§ What you will do
Convert the material below into a JSON list of strings, with each line as its own string and blank lines omitted.
[START OF Rows]
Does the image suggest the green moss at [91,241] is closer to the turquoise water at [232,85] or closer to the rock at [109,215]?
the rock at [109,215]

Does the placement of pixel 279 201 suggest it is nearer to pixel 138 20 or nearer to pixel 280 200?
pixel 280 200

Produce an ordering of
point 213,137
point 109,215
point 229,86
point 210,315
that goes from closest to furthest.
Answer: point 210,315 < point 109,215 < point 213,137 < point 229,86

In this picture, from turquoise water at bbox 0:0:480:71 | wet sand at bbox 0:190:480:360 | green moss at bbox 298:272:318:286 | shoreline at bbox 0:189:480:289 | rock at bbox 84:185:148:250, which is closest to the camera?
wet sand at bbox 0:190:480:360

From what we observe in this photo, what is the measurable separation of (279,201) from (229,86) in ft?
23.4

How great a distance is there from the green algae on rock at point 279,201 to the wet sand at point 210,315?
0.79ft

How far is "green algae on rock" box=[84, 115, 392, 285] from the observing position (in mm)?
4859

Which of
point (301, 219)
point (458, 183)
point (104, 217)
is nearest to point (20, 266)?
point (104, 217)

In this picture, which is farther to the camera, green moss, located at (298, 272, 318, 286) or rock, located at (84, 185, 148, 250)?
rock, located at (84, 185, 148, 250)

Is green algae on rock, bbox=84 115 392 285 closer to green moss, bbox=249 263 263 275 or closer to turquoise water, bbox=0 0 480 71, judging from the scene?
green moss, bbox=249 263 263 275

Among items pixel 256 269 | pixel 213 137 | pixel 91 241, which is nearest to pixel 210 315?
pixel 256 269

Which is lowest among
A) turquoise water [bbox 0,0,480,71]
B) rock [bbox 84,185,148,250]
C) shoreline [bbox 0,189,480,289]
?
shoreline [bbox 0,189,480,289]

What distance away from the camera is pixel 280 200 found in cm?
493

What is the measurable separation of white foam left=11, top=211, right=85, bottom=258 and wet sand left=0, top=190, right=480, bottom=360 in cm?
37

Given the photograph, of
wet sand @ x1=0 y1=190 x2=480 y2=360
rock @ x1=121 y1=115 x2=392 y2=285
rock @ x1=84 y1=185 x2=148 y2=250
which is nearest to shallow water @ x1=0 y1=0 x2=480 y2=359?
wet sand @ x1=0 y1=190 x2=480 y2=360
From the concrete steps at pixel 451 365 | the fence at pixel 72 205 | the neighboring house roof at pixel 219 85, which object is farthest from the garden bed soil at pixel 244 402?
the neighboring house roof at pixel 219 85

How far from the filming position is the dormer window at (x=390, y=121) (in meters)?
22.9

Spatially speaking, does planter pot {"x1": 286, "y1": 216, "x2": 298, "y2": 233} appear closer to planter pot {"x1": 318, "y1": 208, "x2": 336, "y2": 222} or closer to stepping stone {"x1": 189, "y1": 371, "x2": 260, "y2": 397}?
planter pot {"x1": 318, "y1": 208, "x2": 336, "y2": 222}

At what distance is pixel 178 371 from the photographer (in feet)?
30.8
[END OF Rows]
§ Correct output
[
  "Does the image suggest the green moss at [91,241] is closer to the turquoise water at [232,85] or closer to the rock at [109,215]?",
  "the rock at [109,215]",
  "Does the placement of pixel 279 201 suggest it is nearer to pixel 138 20 or nearer to pixel 280 200?",
  "pixel 280 200",
  "Produce an ordering of",
  "point 213,137",
  "point 109,215",
  "point 229,86",
  "point 210,315",
  "that goes from closest to furthest.",
  "Answer: point 210,315 < point 109,215 < point 213,137 < point 229,86",
  "In this picture, from turquoise water at bbox 0:0:480:71 | wet sand at bbox 0:190:480:360 | green moss at bbox 298:272:318:286 | shoreline at bbox 0:189:480:289 | rock at bbox 84:185:148:250, which is closest to the camera?",
  "wet sand at bbox 0:190:480:360",
  "From what we observe in this photo, what is the measurable separation of (279,201) from (229,86) in ft?",
  "23.4",
  "How great a distance is there from the green algae on rock at point 279,201 to the wet sand at point 210,315?",
  "0.79ft",
  "How far is \"green algae on rock\" box=[84, 115, 392, 285] from the observing position (in mm)?",
  "4859",
  "Which of",
  "point (301, 219)",
  "point (458, 183)",
  "point (104, 217)",
  "is nearest to point (20, 266)?",
  "point (104, 217)",
  "In this picture, which is farther to the camera, green moss, located at (298, 272, 318, 286) or rock, located at (84, 185, 148, 250)?",
  "rock, located at (84, 185, 148, 250)",
  "Is green algae on rock, bbox=84 115 392 285 closer to green moss, bbox=249 263 263 275 or closer to turquoise water, bbox=0 0 480 71, judging from the scene?",
  "green moss, bbox=249 263 263 275",
  "Among items pixel 256 269 | pixel 213 137 | pixel 91 241, which is nearest to pixel 210 315?",
  "pixel 256 269",
  "Which is lowest among",
  "A) turquoise water [bbox 0,0,480,71]",
  "B) rock [bbox 84,185,148,250]",
  "C) shoreline [bbox 0,189,480,289]",
  "?",
  "shoreline [bbox 0,189,480,289]",
  "What distance away from the camera is pixel 280 200 found in cm?",
  "493",
  "What is the measurable separation of white foam left=11, top=211, right=85, bottom=258 and wet sand left=0, top=190, right=480, bottom=360 in cm?",
  "37",
  "Given the photograph, of",
  "wet sand @ x1=0 y1=190 x2=480 y2=360",
  "rock @ x1=121 y1=115 x2=392 y2=285",
  "rock @ x1=84 y1=185 x2=148 y2=250",
  "which is nearest to shallow water @ x1=0 y1=0 x2=480 y2=359?",
  "wet sand @ x1=0 y1=190 x2=480 y2=360",
  "From the concrete steps at pixel 451 365 | the fence at pixel 72 205 | the neighboring house roof at pixel 219 85, which object is farthest from the garden bed soil at pixel 244 402?",
  "the neighboring house roof at pixel 219 85",
  "How far from the filming position is the dormer window at (x=390, y=121) (in meters)?",
  "22.9",
  "Spatially speaking, does planter pot {\"x1\": 286, \"y1\": 216, \"x2\": 298, \"y2\": 233} appear closer to planter pot {\"x1\": 318, \"y1\": 208, \"x2\": 336, \"y2\": 222} or closer to stepping stone {\"x1\": 189, \"y1\": 371, \"x2\": 260, \"y2\": 397}?",
  "planter pot {\"x1\": 318, \"y1\": 208, \"x2\": 336, \"y2\": 222}",
  "At what distance is pixel 178 371 from the photographer (in feet)?",
  "30.8"
]